How do you find the slope and intercept to graph `y = 5x - 9`?

Answer 1

Looking at the `m` and `c` values of the equation.

Explanation:

General Form of a Straight Line Equation
The general form of an equation for a straight line is `y=mx+c` In your case `m=5` and `c=-9`

The Gradient or 'Slope'
`m` tells us the gradient or 'slope'. In your case this is 5, which means for every one coordinate you move along on the `x` axis, your line will move up 5 coordinates in the `y` axis.

The `y` Intercept
As for the `y` intercept, this is given by the value of `c`. In your case this is -9. Since we know that `x=0` on the `y` axis then we know -9 is reffering to the `y` coordinate. This means the `y` intercept is at the coordinate `(0,-9)`

The `x` Intercept
If you want to figure out the `x` intercept as well then follow the method below.

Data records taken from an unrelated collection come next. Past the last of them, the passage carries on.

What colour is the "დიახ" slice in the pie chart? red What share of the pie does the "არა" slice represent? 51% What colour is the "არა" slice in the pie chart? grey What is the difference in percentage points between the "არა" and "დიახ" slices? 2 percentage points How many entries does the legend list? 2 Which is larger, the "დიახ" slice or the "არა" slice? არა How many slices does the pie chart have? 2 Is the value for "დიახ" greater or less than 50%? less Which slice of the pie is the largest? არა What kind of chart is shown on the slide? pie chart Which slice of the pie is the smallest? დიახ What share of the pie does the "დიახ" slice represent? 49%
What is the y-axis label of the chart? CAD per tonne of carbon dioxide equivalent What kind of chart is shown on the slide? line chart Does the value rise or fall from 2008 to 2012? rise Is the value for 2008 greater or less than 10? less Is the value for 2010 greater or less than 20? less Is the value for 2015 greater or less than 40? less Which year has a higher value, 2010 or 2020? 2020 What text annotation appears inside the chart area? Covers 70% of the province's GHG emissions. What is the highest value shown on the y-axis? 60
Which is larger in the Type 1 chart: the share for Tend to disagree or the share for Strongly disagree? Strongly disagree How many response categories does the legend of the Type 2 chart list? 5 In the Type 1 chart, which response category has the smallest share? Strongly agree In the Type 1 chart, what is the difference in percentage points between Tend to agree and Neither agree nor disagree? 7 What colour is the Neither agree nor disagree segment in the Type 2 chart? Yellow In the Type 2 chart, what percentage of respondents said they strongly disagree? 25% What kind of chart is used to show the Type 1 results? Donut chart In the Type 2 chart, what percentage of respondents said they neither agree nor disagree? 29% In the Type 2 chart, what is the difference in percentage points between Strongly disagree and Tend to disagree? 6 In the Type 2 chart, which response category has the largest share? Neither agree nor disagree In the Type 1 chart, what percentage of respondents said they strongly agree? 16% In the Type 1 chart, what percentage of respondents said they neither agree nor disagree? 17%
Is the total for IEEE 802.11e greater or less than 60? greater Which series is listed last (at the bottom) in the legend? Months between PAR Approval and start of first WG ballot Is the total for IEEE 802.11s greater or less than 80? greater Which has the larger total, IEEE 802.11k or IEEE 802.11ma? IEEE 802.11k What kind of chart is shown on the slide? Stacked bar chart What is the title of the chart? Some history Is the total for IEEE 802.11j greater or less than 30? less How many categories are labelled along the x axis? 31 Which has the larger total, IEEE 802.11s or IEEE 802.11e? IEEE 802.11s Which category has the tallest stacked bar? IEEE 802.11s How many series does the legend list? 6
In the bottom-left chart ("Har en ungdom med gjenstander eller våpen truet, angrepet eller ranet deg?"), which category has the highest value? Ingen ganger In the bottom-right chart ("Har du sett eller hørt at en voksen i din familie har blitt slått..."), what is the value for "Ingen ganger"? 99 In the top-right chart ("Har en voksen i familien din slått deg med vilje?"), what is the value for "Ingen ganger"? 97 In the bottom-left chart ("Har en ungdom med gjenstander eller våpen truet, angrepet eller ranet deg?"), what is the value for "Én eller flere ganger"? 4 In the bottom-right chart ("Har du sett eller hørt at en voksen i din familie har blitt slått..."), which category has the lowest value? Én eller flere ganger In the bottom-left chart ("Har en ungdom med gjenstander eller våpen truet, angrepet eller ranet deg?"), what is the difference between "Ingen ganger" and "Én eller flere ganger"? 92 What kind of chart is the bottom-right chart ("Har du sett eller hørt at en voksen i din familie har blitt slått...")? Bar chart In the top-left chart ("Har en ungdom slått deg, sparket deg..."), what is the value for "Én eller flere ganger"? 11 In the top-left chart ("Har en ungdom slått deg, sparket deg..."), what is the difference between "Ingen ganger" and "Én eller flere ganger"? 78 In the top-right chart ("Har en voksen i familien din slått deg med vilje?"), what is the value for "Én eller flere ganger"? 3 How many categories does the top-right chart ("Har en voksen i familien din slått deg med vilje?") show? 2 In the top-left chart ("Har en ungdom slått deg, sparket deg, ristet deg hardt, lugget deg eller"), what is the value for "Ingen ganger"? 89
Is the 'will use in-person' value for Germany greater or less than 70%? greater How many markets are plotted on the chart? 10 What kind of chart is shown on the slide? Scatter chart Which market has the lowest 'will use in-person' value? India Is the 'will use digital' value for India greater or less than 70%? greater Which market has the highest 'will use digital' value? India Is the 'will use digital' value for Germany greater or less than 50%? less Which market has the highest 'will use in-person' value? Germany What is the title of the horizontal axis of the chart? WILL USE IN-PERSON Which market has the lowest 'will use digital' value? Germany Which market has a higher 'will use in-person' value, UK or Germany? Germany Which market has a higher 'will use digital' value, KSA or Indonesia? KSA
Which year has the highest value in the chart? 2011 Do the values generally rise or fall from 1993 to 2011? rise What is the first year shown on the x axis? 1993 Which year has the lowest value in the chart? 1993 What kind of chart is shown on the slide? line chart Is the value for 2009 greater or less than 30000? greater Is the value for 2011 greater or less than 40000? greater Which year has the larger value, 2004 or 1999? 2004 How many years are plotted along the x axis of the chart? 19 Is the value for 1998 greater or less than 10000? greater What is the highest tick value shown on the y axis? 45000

On the `x` axis we know that `y=0` we can put this into our equation and rearrange to find the value for `x` at this point.

`0=5x-9`
`9 = 5x` (Add 9 to both sides)
`9/5 =x` (Divide by 5 on both sides)

We know know `x = 9/5` or `x=1.8`

So the `x` intercept is at the point `(1.8,0)`

This should be enough information to draw the graph!

Answer 2

See the explanation.

Explanation:

`y=5x-9` is in slope-intercept form for a linear equation, `y=mx+b`, where `m` is the slope and `b` is the y-intercept.

By definition, `5` is the slope or `(5/1)`, and the y-intercept is `-9`.

The y-intercept is the value of `y` when `x=0`.

`y=5(0)-9=-9`
The point is `(0,-9)`

The x-intercept is the value of `x` when `y=0`.

`0=5x-9`

Add `9` to both sides.

`9=5x`

Divide both sides by `5`.

`9/5=x`

Switch sides.

`x=9/5=1.8`
The point is `(9/5,0)`

You can plot the x and y-intercepts and draw a straight line through the two points.

graph{y=5x-9 [-14.49, 17.53, -11.41, 4.61]}